[Excerpts from spatial question data]
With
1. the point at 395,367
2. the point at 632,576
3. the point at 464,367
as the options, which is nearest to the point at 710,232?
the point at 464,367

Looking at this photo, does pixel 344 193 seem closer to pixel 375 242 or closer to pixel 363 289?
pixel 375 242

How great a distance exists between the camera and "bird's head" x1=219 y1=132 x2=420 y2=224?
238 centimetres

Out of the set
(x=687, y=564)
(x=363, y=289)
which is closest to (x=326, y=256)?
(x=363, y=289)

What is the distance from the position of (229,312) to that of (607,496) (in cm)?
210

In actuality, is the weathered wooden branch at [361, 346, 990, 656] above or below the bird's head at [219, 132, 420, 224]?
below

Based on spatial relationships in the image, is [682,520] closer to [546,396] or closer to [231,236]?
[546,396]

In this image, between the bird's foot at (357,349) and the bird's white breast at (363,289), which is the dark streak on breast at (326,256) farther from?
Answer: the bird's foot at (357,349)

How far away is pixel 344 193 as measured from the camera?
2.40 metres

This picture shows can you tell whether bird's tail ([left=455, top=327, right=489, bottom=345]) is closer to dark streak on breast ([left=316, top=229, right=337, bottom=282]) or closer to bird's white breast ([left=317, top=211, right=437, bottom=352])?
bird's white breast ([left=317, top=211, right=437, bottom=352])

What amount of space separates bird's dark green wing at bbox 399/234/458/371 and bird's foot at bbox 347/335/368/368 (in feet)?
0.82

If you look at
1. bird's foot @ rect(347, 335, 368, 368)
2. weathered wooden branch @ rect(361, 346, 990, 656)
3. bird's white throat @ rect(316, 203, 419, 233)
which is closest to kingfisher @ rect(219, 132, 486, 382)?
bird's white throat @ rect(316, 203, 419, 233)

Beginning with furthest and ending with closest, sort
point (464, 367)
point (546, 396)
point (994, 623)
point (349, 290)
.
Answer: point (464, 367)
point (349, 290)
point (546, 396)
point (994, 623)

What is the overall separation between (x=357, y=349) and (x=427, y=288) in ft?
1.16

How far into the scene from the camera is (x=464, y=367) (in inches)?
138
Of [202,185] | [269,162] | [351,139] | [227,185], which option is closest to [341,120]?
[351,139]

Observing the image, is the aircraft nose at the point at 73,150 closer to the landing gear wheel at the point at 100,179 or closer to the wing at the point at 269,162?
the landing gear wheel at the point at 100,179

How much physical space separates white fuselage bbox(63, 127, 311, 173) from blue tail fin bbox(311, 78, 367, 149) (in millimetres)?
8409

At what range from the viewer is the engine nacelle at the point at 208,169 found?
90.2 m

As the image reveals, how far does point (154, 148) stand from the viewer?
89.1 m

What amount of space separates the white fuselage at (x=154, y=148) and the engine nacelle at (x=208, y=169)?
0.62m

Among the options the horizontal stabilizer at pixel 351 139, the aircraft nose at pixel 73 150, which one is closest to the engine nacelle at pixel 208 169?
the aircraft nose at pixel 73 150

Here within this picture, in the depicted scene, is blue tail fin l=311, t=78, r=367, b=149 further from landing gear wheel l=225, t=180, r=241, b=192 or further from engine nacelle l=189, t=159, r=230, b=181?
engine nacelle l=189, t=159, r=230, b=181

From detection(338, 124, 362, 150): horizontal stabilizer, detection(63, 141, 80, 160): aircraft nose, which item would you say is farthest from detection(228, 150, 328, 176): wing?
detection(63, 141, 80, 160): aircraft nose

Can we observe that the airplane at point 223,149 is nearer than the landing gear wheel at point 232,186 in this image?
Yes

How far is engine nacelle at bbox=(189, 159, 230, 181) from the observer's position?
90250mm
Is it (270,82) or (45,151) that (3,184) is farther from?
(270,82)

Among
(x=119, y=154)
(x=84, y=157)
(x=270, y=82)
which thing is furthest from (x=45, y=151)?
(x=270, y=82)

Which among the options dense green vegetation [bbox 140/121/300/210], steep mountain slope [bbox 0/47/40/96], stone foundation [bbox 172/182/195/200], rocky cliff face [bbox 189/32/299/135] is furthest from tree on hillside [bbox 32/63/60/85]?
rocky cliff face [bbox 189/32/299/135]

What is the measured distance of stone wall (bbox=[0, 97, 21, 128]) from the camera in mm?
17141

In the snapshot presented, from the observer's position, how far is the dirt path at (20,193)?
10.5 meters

THE TASK: Lay out the data as a numbered list. Begin at the line that contains "In the snapshot", continue through the end of the data, and leave out any blank lines.

RESPONSE:
1. In the snapshot presented, from the observer's position, how far is the dirt path at (20,193)?
2. 10.5 meters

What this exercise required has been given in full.